Date/Time/DateTime writes raise Rbxl::EditableCellTypeError in 1.4.0 — the cell's numFmt style would also have to be the right date-pattern style for Excel to render the value, and silently picking one is the kind of magic this design promise is built to avoid. Convert to an Excel serial yourself if you need a date cell, and rely on the template's existing date-formatted style index to render it.

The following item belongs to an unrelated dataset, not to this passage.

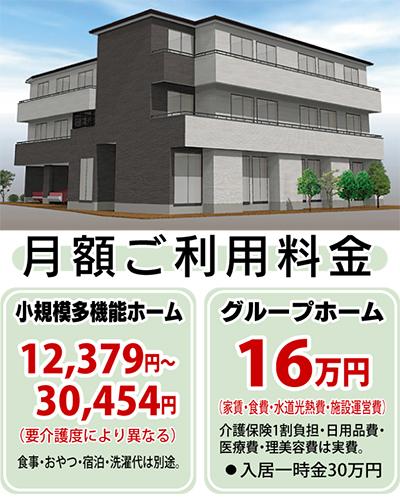鎌倉市台に12月オープン予定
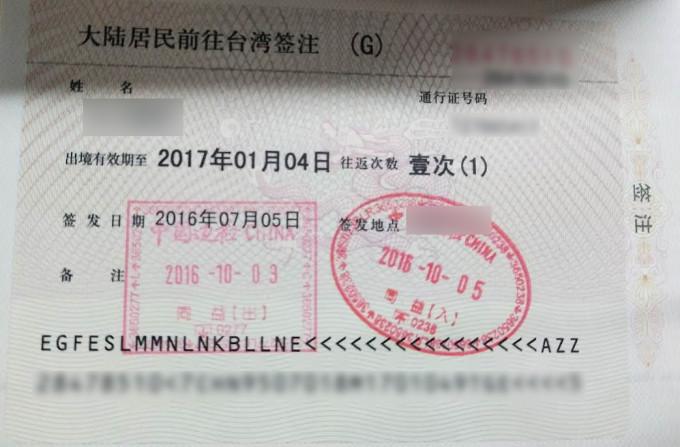 台湾与金门图片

Out of scope for edit mode

inserting / deleting / reordering / duplicating sheets
editing styles, formulas, named ranges, drawings, or shared strings
recomputing the worksheet <dimension> when a write expands the bounds (Excel recomputes on open; openpyxl-style normalization may arrive in a later release)
bulk rewrites of a worksheet's data area — touched sheets are loaded into a Nokogiri DOM, so memory scales with that sheet's size on disk. For data-area rewrites, use Rbxl.new instead.

Native C Extension

Add a single require to opt-in to the libxml2-based C extension for significantly faster read and write performance:

require "rbxl"
require "rbxl/native"  # opt-in

# Same API, backed by C extension
book = Rbxl.open("large.xlsx", read_only: true)
book.sheet("Data").rows(values_only: true).each { |row| process(row) }
book.close

For large worksheets where peak memory matters more than squeezing out the last few percent of throughput, opt into chunk-fed worksheet inflation:

require "rbxl"
require "rbxl/native"

Rbxl.max_worksheet_bytes = 64 * 1024 * 1024

book = Rbxl.open("large.xlsx", read_only: true, streaming: true)
book.sheet("Data").rows(values_only: true).each { |row| process(row) }
book.close

The C extension is opt-in by design:

Portability first: require "rbxl" alone works everywhere Ruby and Nokogiri run, with zero native compilation required. This is the default.
Performance when you need it: require "rbxl/native" activates the libxml2 SAX2 backend for read/write hot paths. If the .so was not built (e.g. libxml2 headers missing at install time), you get a clear LoadError rather than a silent degradation.
Same API, same output: switching between the two paths changes nothing about behavior or output format. The test suite runs both paths and compares results cell-by-cell to guarantee parity.
Fallback is automatic at build time: gem install rbxl attempts to compile the C extension. If libxml2 is not found, compilation is silently skipped and the gem installs successfully without it. You only notice when you try require "rbxl/native".
Default path buffers the worksheet: the worksheet ZIP entry is inflated into a Ruby string before crossing into C. The extension removes XML parse overhead, but not ZIP I/O or that intermediate buffer.
Opt-in streaming: passing streaming: true to Rbxl.open feeds the worksheet XML to the native parser in 64 KiB chunks pulled from the ZIP input stream, so peak memory stays roughly independent of sheet size. Pair with Rbxl.max_worksheet_bytes to cap uncompressed worksheet inflation and stop high-compression zip-bomb style entries mid-inflate. Throughput is usually within a few percent of the default path. Without require "rbxl/native", the flag is accepted but the pure-Ruby reader still takes the buffered path.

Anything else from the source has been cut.